Standing tall over any and all pretenders to the one-take-wonder, Sokurov’s 99-minute, single-take journey through the Russian State Hermitage Museum proves as thrilling a viewing experience as it is a rigorous formal and intellectual exercise – more so, certainly, than Peter Greenaway’s similar, abbreviated experiment in 3x3D (2013). As the film progresses, the eponymous ark takes on a double meaning: the museum and its treasures, of course, but also the content and confines of Sokurov’s frame. It’s an exhausting ride, and you can’t help but spare a thought for steadicam operator/DP Tillman Büttner, who captured the whole thing on the fourth, arduous take.

Breaking News (2004)

Director: Johnnie To
Cinematography: Cheng Siu-keung

Johnnie To is no stranger to the blisteringly orchestrated gunfight, but few come with such gravity-defying chops as the ferocious, seven-minute, single-take stake-out-cum-street-battle that opens Breaking News.

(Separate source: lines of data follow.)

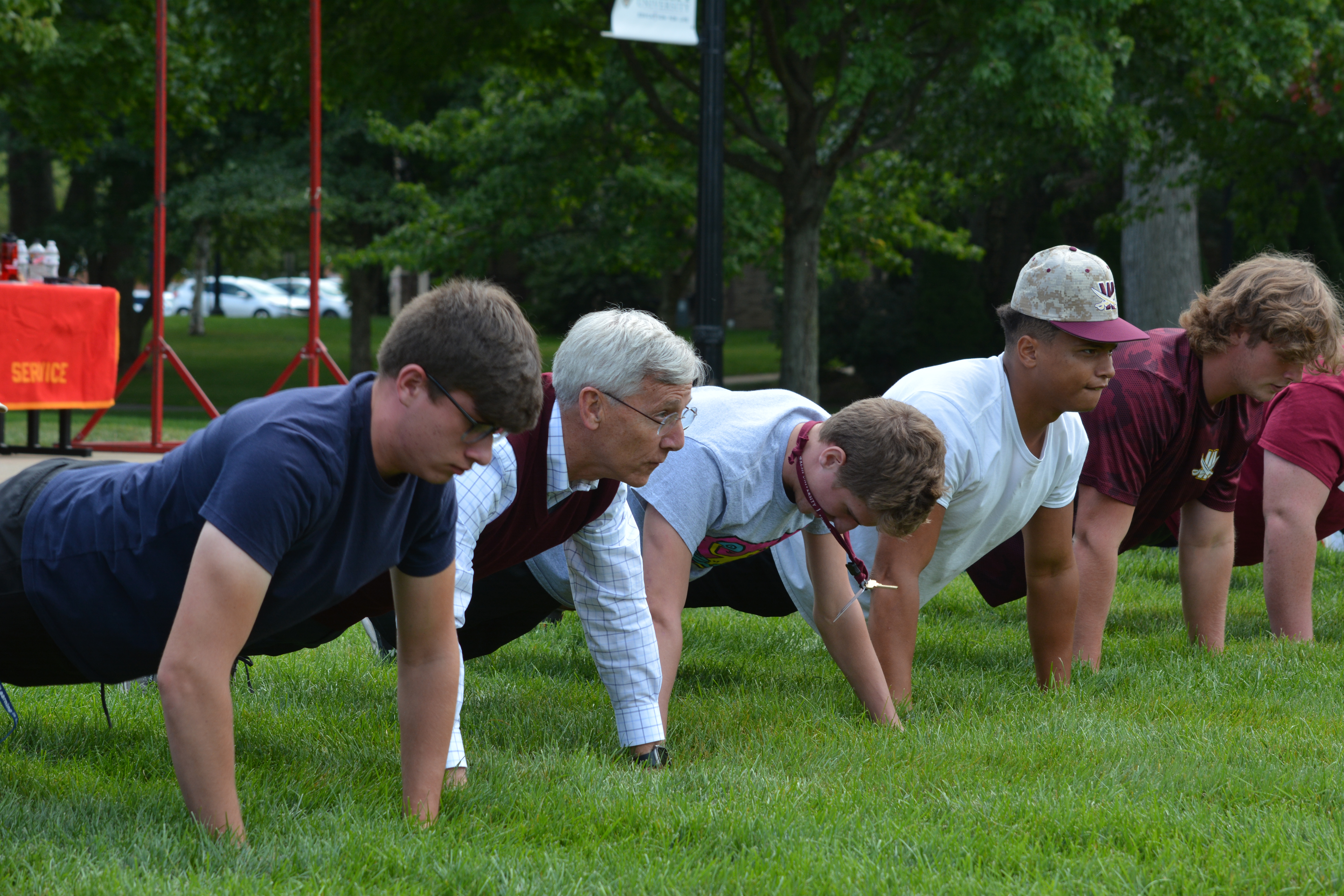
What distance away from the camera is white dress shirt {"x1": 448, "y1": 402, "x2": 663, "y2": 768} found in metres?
3.36

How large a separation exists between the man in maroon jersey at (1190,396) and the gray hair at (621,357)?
2054 mm

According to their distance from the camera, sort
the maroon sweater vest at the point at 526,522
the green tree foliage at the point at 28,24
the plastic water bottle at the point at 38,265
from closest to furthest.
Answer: the maroon sweater vest at the point at 526,522 → the plastic water bottle at the point at 38,265 → the green tree foliage at the point at 28,24

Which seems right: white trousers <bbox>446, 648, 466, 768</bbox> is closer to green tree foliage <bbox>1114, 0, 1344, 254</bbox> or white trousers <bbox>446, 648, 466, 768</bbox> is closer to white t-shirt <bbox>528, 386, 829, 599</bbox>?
white t-shirt <bbox>528, 386, 829, 599</bbox>

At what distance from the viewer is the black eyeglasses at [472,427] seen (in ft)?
8.01

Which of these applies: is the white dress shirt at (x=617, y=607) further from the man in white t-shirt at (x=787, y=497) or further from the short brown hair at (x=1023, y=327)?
the short brown hair at (x=1023, y=327)

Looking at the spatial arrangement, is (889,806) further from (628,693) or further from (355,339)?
(355,339)

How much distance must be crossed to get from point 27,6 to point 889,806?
14.1 meters

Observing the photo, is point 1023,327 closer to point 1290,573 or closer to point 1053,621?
point 1053,621

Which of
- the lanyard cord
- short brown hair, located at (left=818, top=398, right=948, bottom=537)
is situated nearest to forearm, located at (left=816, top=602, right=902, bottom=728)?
short brown hair, located at (left=818, top=398, right=948, bottom=537)

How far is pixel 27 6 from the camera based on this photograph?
13828mm

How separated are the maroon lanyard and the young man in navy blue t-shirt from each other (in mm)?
1157

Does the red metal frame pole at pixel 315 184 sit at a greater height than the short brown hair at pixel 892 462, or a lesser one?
greater

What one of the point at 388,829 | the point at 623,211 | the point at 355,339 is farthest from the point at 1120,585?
the point at 355,339

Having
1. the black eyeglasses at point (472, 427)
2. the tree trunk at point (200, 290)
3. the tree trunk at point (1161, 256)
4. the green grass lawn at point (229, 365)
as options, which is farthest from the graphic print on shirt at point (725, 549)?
the tree trunk at point (200, 290)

Scaling the side of buildings and surveilling the scene in a non-descript alleyway, To’s camera marks each of the characters – cop and crook alike – creating a superior sense of spatial awareness through multiple sub-scenes (all within the one shot) before the bullets start to fly. And fly they do. Switching between a ground sweep and a soaring crane shot as a machine-gun toting baddie makes his way from a top window, the cut finally comes with a blazing whip-pan punctuated by an explosion. Pure adrenalin, pure class.

The Protector (2005)

Director: Prachya Pinkaew
Cinematography: Nattawut Kittikhun

If you prefer your action set-pieces conducted mano-a-mano, you can quite literally get your kicks from the barnstorming central sequence of Prachya Pinkaew’s The Protector. Tony Jaa wants his elephants back. Not knowing who took them, he fights everyone. Like, most of Thailand. In a four-minute take of breathtaking physical and visual athleticism, Jaa fights his way from the ground to the top floor of a hotel, demolishing all in his path with a flurry of Muay Thai manoeuvres. The sequence took a month to film, nailed on the fifth take, and while Jaa barely breaks a sweat, spare a thought for the poor steadicam operator who had to keep up with him.